By Jacob Kirm, St. Louis Business Journal | May 15, 2023
A St. Louis group comprised of Washington University and local innovation hub BioSTL are in the running to win a $160 million, decade-long federal grant focused on boosting areas "that have not fully benefited from the technology boom of the past decades," according to federal officials.
The U.S. National Science Foundation announced last week its first NSF Regional Innovation Engines, or NSF Engines, awards to 44 teams across the U.S. and its territories.
The local group, as well as each of the other teams, gets a $1 million planning grant over two years, and it will compete for the larger grant.
It's focusing on the neuroscience field, building on "an existing St. Louis biosciences innovation ecosystem and nationally recognized research in neurology, neuroscience, psychiatry, social work, education, and implementation sciences." Washington University has been building a $616 million neuroscience building in the 200-acre Cortex Innovation Community.
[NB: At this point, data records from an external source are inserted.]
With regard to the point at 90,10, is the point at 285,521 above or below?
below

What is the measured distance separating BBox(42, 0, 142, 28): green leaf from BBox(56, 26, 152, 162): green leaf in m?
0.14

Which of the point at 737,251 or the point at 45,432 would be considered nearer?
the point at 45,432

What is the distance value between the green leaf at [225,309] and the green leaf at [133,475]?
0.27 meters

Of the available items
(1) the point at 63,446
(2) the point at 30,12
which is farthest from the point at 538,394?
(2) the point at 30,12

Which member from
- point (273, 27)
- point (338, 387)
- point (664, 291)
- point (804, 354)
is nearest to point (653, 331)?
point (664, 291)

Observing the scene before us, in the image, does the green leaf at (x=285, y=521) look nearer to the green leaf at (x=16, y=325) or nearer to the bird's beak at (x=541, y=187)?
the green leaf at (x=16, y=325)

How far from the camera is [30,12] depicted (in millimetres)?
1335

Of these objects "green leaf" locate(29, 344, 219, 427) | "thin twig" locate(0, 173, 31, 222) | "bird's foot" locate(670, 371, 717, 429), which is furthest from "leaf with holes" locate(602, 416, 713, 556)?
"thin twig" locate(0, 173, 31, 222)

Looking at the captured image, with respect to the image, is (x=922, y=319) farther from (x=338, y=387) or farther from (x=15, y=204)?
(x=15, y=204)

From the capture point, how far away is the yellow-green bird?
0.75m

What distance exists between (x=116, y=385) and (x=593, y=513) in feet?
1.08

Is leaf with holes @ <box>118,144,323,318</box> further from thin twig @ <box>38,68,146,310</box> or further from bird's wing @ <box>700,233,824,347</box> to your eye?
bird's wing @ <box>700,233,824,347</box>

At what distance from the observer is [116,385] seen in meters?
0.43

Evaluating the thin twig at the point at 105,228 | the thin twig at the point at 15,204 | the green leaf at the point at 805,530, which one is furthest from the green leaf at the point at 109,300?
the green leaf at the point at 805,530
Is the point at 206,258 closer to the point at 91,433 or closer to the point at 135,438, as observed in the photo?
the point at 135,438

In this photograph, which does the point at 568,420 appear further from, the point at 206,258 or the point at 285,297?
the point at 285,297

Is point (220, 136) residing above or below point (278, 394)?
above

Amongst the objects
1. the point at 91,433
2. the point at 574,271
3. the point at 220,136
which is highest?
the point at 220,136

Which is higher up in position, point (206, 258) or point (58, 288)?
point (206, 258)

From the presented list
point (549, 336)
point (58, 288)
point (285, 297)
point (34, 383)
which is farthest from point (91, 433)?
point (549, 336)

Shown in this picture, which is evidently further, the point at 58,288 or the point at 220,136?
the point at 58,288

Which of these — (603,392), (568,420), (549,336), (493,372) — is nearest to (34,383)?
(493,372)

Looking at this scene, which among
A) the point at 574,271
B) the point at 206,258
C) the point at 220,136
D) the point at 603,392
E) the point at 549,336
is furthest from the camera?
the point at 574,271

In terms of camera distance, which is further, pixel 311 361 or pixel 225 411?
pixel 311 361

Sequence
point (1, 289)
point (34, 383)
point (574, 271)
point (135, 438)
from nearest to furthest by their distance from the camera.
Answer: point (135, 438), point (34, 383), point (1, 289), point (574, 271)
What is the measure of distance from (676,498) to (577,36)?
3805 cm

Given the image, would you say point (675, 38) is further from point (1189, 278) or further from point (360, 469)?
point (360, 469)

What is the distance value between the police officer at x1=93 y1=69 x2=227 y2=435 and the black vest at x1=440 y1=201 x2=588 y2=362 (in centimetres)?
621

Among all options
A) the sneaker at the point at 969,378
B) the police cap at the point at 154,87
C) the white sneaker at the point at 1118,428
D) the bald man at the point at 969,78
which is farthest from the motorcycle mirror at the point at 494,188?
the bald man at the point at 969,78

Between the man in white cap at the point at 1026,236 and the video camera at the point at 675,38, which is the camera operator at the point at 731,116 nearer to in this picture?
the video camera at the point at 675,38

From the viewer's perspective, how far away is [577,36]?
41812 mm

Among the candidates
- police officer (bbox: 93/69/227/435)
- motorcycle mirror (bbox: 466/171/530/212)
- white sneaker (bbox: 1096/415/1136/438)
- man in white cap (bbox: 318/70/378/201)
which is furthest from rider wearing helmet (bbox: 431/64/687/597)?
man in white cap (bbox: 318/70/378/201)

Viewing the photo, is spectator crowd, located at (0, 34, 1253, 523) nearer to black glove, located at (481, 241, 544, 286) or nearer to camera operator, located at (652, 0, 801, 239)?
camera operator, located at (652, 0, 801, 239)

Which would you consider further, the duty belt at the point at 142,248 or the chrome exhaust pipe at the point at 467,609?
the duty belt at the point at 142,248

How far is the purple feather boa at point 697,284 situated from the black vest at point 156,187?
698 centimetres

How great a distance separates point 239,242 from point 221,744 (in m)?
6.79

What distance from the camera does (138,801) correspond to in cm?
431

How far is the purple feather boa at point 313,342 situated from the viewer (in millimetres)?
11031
An award abstract on the St. Louis team described its efforts:
"The team has a number of opportunities for early wins in technology/product usage and job creation, including expansion of existing startups, newer technologies for research-based services, and recruiting companies with commercial products and services that match regional innovation needs. The project anticipates additions to the regional workforce from these efforts. The project's work-learn models will center the needs of the St. Louis metro's historically underserved communities and enhance investments in career pathways for economic mobility, such as focused apprenticeships. The team will train individuals from high-poverty communities to advance commercialization activities with early-stage startups. The catalytic capital to bring disparate funding opportunities together in the broadest sense of economic development and impact are difficult to find. The NSF Engines Development award period creates the opportunity to bring together groups with disparate perspectives on the neuro landscape to provide valuable stakeholder engagement that enables the team to prepare for an Engine proposal submission and generate a significant impact in the larger St. Louis region."
The new NSF Engines program was authorized by the CHIPS (Creating Helpful Incentives to Produce Semiconductors) and Science Act, the 2022 law that provides about $280 billion in new funding to boost U.S. research and manufacturing. The winners of the larger grants are to be announced in 2025.